Website Wireframe (A4):

  1. Layout and Interaction:
    • Create a wireframe that visually communicates the organization and interaction of the web page.
    • Indicate where content, images, headlines, and interaction opportunities will be placed.

Poster (A4):

  1. Poster Design:
    • Design a visually appealing and informative poster.
    • Ensure the poster delivers a single, clear message about the social issue.
    • Align color, typography, and images with the issue, audience, and design principles.


  1. APA Style:
    • Organize your reference list alphabetically.
    • Include primary and secondary sources related to the rationale, web content, and poster.


  • Use InDesign, Photoshop, PowerPoint, Keynote, or online tools as recommended for wireframe and poster creation.

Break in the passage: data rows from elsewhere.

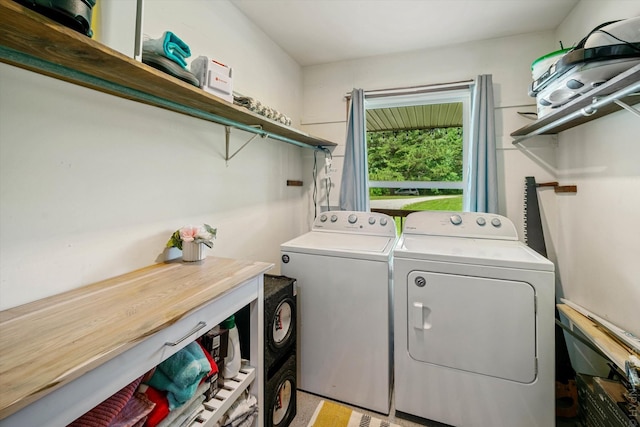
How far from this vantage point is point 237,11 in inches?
73.4

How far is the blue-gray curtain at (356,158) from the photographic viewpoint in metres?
2.47

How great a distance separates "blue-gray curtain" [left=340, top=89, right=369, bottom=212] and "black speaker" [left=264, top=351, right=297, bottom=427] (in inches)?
55.0

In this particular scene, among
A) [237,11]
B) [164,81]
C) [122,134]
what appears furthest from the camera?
[237,11]

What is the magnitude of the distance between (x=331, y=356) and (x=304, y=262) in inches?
24.5

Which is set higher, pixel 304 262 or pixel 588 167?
pixel 588 167

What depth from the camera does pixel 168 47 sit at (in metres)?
1.07

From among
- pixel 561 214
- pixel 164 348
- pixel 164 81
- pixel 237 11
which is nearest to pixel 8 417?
pixel 164 348

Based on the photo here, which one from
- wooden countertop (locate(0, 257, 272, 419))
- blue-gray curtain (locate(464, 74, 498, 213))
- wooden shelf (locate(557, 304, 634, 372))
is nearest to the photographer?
wooden countertop (locate(0, 257, 272, 419))

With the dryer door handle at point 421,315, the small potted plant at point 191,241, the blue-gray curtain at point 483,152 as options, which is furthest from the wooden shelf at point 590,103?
the small potted plant at point 191,241

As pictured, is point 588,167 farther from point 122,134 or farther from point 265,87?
point 122,134

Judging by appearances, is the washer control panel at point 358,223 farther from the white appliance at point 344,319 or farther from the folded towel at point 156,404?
the folded towel at point 156,404

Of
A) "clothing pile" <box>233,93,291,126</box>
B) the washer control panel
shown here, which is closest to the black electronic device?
"clothing pile" <box>233,93,291,126</box>

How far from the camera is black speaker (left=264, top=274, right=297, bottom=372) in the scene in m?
1.37

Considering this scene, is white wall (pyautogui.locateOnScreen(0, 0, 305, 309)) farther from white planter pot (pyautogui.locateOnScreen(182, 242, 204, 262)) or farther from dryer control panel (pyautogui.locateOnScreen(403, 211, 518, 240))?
dryer control panel (pyautogui.locateOnScreen(403, 211, 518, 240))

Use of Third-Party Material:

  • Ensure your website content is original.
  • For the poster and wireframe, use third-party material under Creative Commons licenses.
  • Properly cite any third-party images, graphics, or icons you incorporate.

Document Structure:

  1. Cover Page:
    • Design your cover page with the project title and your name.
  2. Organize Components:
    • Rationale (follow suggested structure).
    • Start new pages for each web content component (stories and images).
    • Add the poster component.
    • List primary and secondary sources in alphabetical order under References.

Final Tips:

  • Follow APA and ABC style guide for referencing.
  • Compile all components into a single PDF document.
  • Seek advice early if you encounter challenges.

By following this structure and incorporating originality, creativity, and well-referenced content, your Communication Design portfolio will effectively communicate the social issue and showcase your design skills.